I'm learning Python by myself, I'm starting to refactor Python code to learn new and efficient ways to code.
I tried to do a comprehension dictionary for word_dict, but I don't find a way to do it. I had two problems with it:
word_dict[word] += 1 in my comprehension dictionary using word_dict[word]:=word_dict[word]+1if word not in word_dict and it didn't work.The comprehension dictionary is:
word_dict = {word_dict[word] := 0 if word not in word_dict else word_dict[word] := word_dict[word] + 1 for word in text_split}
Here is the code, it reads a text and count the different words in it. If you know a better way to do it, just let me know.
text = "hello Hello, water! WATER:HELLO. water , HELLO"
# clean then text
text_cleaned = re.sub(r':|!|,|\.', " ", text)
# Output 'hello Hello water WATER HELLO water HELLO'
# creates list without spaces elements
text_split = [element for element in text_cleaned.split(' ') if element != '']
# Output ['hello', 'Hello', 'water', 'WATER', 'HELLO', 'water', 'HELLO']
word_dict = {}
for word in text_split:
if word not in word_dict:
word_dict[word] = 0
word_dict[word] += 1
word_dict
# Output {'hello': 1, 'Hello': 1, 'water': 2, 'WATER': 1, 'HELLO': 2}
Right now you're using a regex to remove some undesirable characters, and then you split on whitespace to get a list of words.

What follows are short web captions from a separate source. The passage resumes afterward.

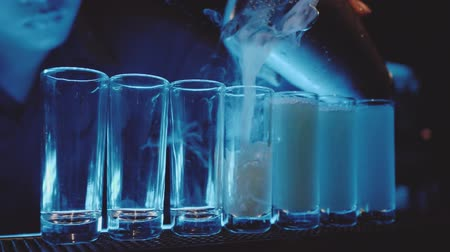 pálinka : Slow motion shots being poured with dry ice steam on the bar in the night club
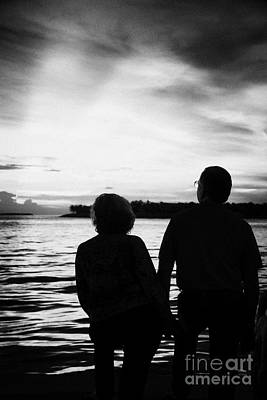 Couple On Waterfront Watching Evening Sunset Celebrations Mallory Square Key West Florida Usa Print by Joe Fox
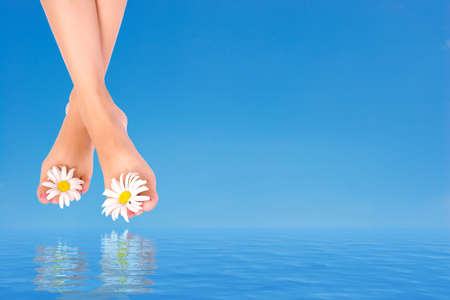 Beautiful woman legs over clean blue water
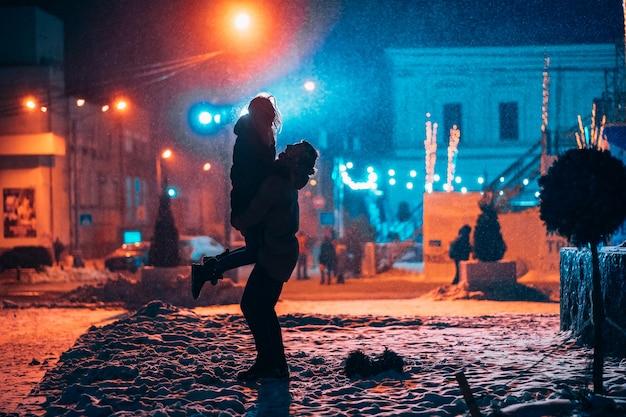 Pareja adulta joven en los brazos del otro en la calle cubierta de nieve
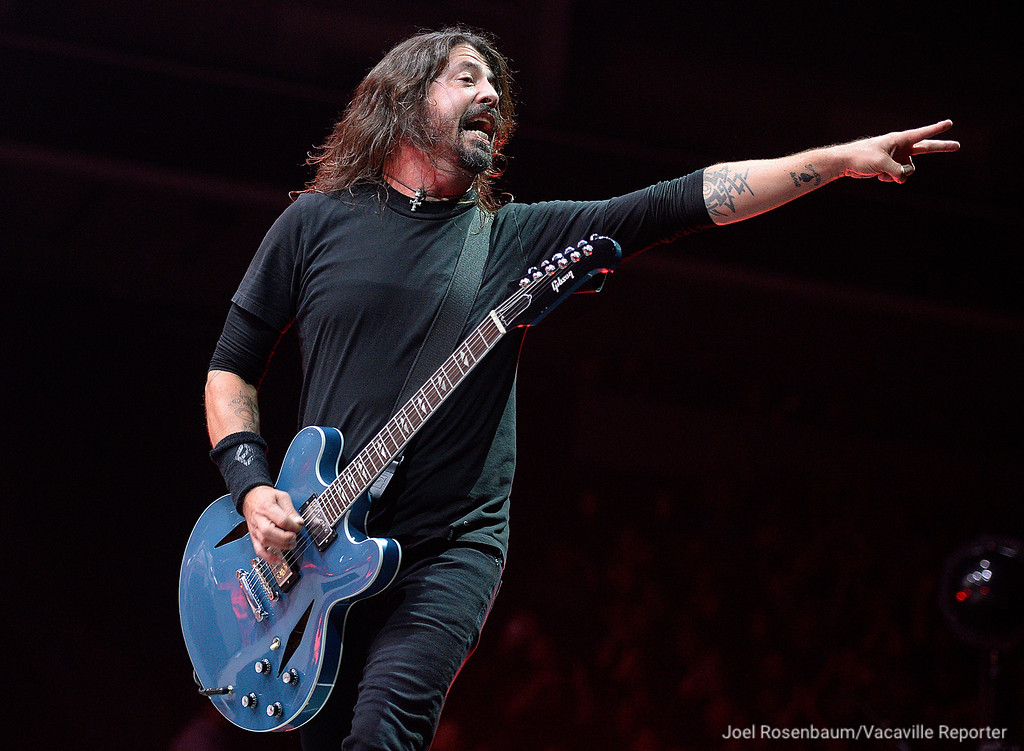 ". Dave Grohl, leads his band, Foo Fighters reacts to the cheers of the crowd after they finished their opening number ""Run\"" Saturday during their sold-out show at the Golden 1 Center in Sacramento."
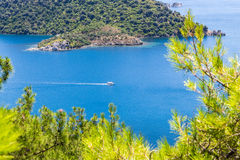 Beautiful bay in the Aegean Sea with blue water and pine trees in the mountains. View of the blue sea bay and mountains with pine trees against the sky royalty free stock photography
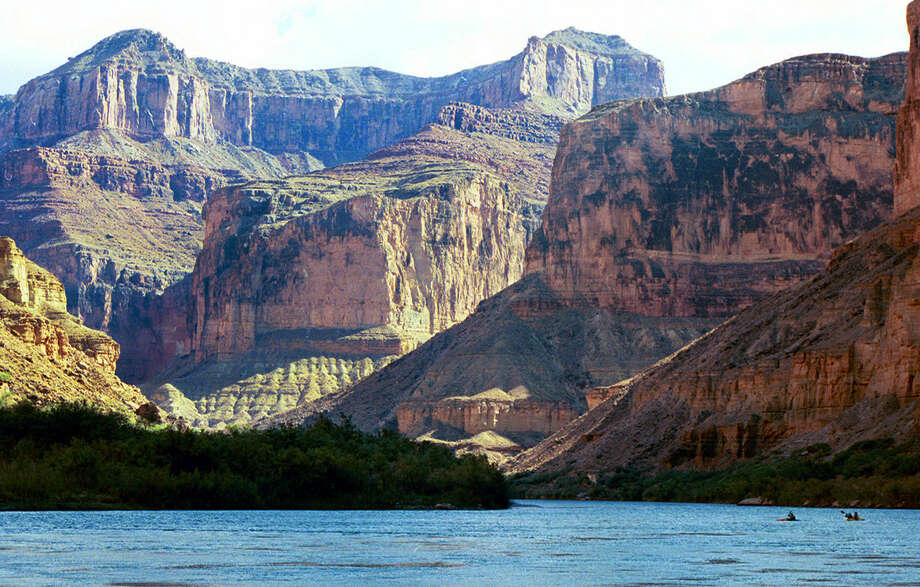 FILE - This Aug. 29, 2002 file photo, shows the Colorado River at the Grand Canyon National Park, in Arizona. A new report by a federal watchdog outlines a history of sexual harassment on river rafting trips run by Grand Canyon National Park. The report obtained by The Associated Press comes after 13 current and former park employees filed a complaint in 2014 saying women had been abused. It's set to be released later Tuesday, Jan. 12, 2016, by the Department of the Interior's Office of Inspector General. (AP Photo/Brian Witte, File) Photo: Brian Witte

Why not use a regex to get the words right away? You can also take advantage of collections.Counter to create a dictionary, where the keys are words, and the associated values are counts/occurrences:
import re
from collections import Counter
text = "hello Hello, water! WATER:HELLO. water , HELLO"
pattern = r"\b\w+\b"
print(Counter(re.findall(pattern, text)))
Output:
Counter({'water': 2, 'HELLO': 2, 'hello': 1, 'Hello': 1, 'WATER': 1})
>>>
Here's what the regex pattern is composed of:
\b - represents a word boundary (will not be included in the match)\w+ - one or more characters from the set [a-zA-Z0-9_].\b - another word boundary (will also not be included in the match)